══ Dataset

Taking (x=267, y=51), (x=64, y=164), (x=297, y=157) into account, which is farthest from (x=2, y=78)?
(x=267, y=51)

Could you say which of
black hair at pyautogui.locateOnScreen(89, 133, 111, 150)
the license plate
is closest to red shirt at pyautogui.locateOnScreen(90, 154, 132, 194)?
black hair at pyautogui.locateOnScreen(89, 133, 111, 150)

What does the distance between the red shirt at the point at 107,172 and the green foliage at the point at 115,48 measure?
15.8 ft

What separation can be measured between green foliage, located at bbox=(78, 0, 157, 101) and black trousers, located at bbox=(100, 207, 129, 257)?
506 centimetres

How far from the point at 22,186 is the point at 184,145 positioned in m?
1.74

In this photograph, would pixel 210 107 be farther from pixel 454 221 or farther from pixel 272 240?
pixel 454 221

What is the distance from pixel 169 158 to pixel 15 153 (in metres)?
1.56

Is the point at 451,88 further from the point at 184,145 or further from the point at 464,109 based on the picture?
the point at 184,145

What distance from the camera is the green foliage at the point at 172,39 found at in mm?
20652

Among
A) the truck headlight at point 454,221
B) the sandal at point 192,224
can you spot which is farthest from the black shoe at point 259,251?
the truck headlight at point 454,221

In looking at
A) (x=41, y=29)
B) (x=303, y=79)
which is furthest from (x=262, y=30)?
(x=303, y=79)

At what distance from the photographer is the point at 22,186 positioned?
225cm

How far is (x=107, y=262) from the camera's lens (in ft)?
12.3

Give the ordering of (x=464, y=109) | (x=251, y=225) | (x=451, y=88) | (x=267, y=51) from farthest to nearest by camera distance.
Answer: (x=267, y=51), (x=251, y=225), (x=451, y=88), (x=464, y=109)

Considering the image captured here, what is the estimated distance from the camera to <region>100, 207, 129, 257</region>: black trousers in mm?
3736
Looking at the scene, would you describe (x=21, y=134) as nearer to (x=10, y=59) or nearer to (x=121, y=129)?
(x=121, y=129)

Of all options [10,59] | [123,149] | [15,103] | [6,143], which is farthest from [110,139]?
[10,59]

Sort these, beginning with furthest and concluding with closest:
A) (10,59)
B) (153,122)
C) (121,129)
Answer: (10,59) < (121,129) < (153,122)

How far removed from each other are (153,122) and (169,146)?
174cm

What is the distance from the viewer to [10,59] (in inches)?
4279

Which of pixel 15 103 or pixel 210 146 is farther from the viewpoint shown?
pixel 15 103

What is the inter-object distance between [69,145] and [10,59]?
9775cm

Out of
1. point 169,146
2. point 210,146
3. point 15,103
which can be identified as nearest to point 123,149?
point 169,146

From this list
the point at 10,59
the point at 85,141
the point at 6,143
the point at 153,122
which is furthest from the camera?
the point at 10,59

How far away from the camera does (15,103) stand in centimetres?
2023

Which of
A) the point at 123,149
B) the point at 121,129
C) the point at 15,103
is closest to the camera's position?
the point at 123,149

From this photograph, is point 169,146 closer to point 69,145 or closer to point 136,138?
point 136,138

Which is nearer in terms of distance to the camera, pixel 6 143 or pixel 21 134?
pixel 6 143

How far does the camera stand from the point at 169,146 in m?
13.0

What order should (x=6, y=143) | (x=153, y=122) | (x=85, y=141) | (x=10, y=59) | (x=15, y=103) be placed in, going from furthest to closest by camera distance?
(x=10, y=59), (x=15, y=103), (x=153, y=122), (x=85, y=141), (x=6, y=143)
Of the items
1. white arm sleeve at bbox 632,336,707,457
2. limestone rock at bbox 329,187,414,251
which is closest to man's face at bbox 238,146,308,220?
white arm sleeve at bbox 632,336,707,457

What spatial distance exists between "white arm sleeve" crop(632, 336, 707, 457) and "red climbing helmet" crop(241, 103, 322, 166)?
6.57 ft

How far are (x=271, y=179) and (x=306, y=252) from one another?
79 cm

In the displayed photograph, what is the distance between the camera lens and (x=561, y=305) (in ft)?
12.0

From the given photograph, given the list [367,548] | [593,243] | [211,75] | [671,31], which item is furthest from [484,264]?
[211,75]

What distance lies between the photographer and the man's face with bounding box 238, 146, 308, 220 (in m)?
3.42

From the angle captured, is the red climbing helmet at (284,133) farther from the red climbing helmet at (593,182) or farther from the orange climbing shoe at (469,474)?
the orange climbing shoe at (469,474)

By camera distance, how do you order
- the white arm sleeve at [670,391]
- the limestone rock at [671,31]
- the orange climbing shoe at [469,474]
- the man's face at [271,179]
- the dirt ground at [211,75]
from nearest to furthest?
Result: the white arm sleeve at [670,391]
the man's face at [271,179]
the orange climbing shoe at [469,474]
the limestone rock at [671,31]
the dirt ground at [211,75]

════

→ What needs to be done:
Reproduce every line of the records above verbatim, leaving nothing out and changing nothing.

→ Answer for this exercise:
Taking (x=267, y=51), (x=64, y=164), (x=297, y=157) into account, which is farthest from (x=2, y=78)?
(x=267, y=51)

Could you say which of
black hair at pyautogui.locateOnScreen(89, 133, 111, 150)
the license plate
is closest to red shirt at pyautogui.locateOnScreen(90, 154, 132, 194)?
black hair at pyautogui.locateOnScreen(89, 133, 111, 150)

What does the distance between the red shirt at the point at 107,172 and the green foliage at the point at 115,48 measure?
15.8 ft

What separation can be measured between green foliage, located at bbox=(78, 0, 157, 101) and black trousers, located at bbox=(100, 207, 129, 257)?
506 centimetres

How far from the point at 22,186 is the point at 184,145 positioned in m?
1.74

In this photograph, would pixel 210 107 be farther from pixel 454 221 or farther from pixel 272 240?
pixel 454 221

What is the distance from pixel 169 158 to pixel 15 153 (in metres)?
1.56

Is the point at 451,88 further from the point at 184,145 or further from the point at 464,109 based on the picture?
the point at 184,145

What distance from the camera is the green foliage at the point at 172,39 found at in mm?
20652

Among
A) the truck headlight at point 454,221
B) the sandal at point 192,224
can you spot which is farthest from the black shoe at point 259,251?
the truck headlight at point 454,221

In looking at
A) (x=41, y=29)
B) (x=303, y=79)
which is furthest from (x=262, y=30)?
(x=303, y=79)

At what distance from the photographer is the point at 22,186 positioned?
225cm

How far is (x=107, y=262) from the camera's lens (in ft)?
12.3

Give the ordering of (x=464, y=109) | (x=251, y=225) | (x=451, y=88) | (x=267, y=51) from farthest to nearest by camera distance.
Answer: (x=267, y=51), (x=251, y=225), (x=451, y=88), (x=464, y=109)

Considering the image captured here, what is the estimated distance from the camera to <region>100, 207, 129, 257</region>: black trousers in mm?
3736
Looking at the scene, would you describe (x=21, y=134) as nearer to (x=10, y=59) or nearer to (x=121, y=129)?
(x=121, y=129)

Of all options [10,59] | [123,149] | [15,103] | [6,143], which is farthest from [110,139]?
[10,59]

Sort these, beginning with furthest and concluding with closest:
A) (10,59)
B) (153,122)
C) (121,129)
Answer: (10,59) < (121,129) < (153,122)

How far removed from each other are (153,122) and (169,146)?
174cm

What is the distance from the viewer to [10,59] (in inches)?
4279

Which of pixel 15 103 or pixel 210 146 is farther from the viewpoint shown?
pixel 15 103

What is the inter-object distance between [69,145] and [10,59]?
9775cm

Out of
1. point 169,146
2. point 210,146
3. point 15,103
which can be identified as nearest to point 123,149?
point 169,146

From this list
the point at 10,59
the point at 85,141
the point at 6,143
the point at 153,122
which is furthest from the camera?
the point at 10,59

How far away from the camera does (15,103) stand in centimetres?
2023

Which of
A) the point at 123,149
B) the point at 121,129
C) the point at 15,103
is closest to the camera's position?
the point at 123,149

From this photograph, is point 169,146 closer to point 69,145 or closer to point 136,138?
point 136,138

Which is nearer in terms of distance to the camera, pixel 6 143 or pixel 21 134?
pixel 6 143

How far does the camera stand from the point at 169,146 in m?
13.0

What order should (x=6, y=143) | (x=153, y=122) | (x=85, y=141) | (x=10, y=59) | (x=15, y=103) be placed in, going from furthest to closest by camera distance?
(x=10, y=59), (x=15, y=103), (x=153, y=122), (x=85, y=141), (x=6, y=143)
Of the items
1. white arm sleeve at bbox 632,336,707,457
2. limestone rock at bbox 329,187,414,251
which is closest to man's face at bbox 238,146,308,220?
white arm sleeve at bbox 632,336,707,457

What spatial distance exists between "white arm sleeve" crop(632, 336, 707, 457) and "red climbing helmet" crop(241, 103, 322, 166)?
6.57 ft

How far are (x=271, y=179) and (x=306, y=252) from one another?
79 cm

In the displayed photograph, what is the distance between the camera lens and (x=561, y=305) (in ft)?
12.0

From the given photograph, given the list [367,548] | [593,243] | [211,75] | [671,31], which item is furthest from [484,264]?
[211,75]

What distance lies between the photographer and the man's face with bounding box 238, 146, 308, 220 (in m)?
3.42

From the angle captured, is the red climbing helmet at (284,133) farther from the red climbing helmet at (593,182) or farther from the orange climbing shoe at (469,474)?
the orange climbing shoe at (469,474)

By camera distance, how do you order
- the white arm sleeve at [670,391]
- the limestone rock at [671,31]
- the orange climbing shoe at [469,474]
- the man's face at [271,179]
- the dirt ground at [211,75]
from nearest to furthest?
Result: the white arm sleeve at [670,391]
the man's face at [271,179]
the orange climbing shoe at [469,474]
the limestone rock at [671,31]
the dirt ground at [211,75]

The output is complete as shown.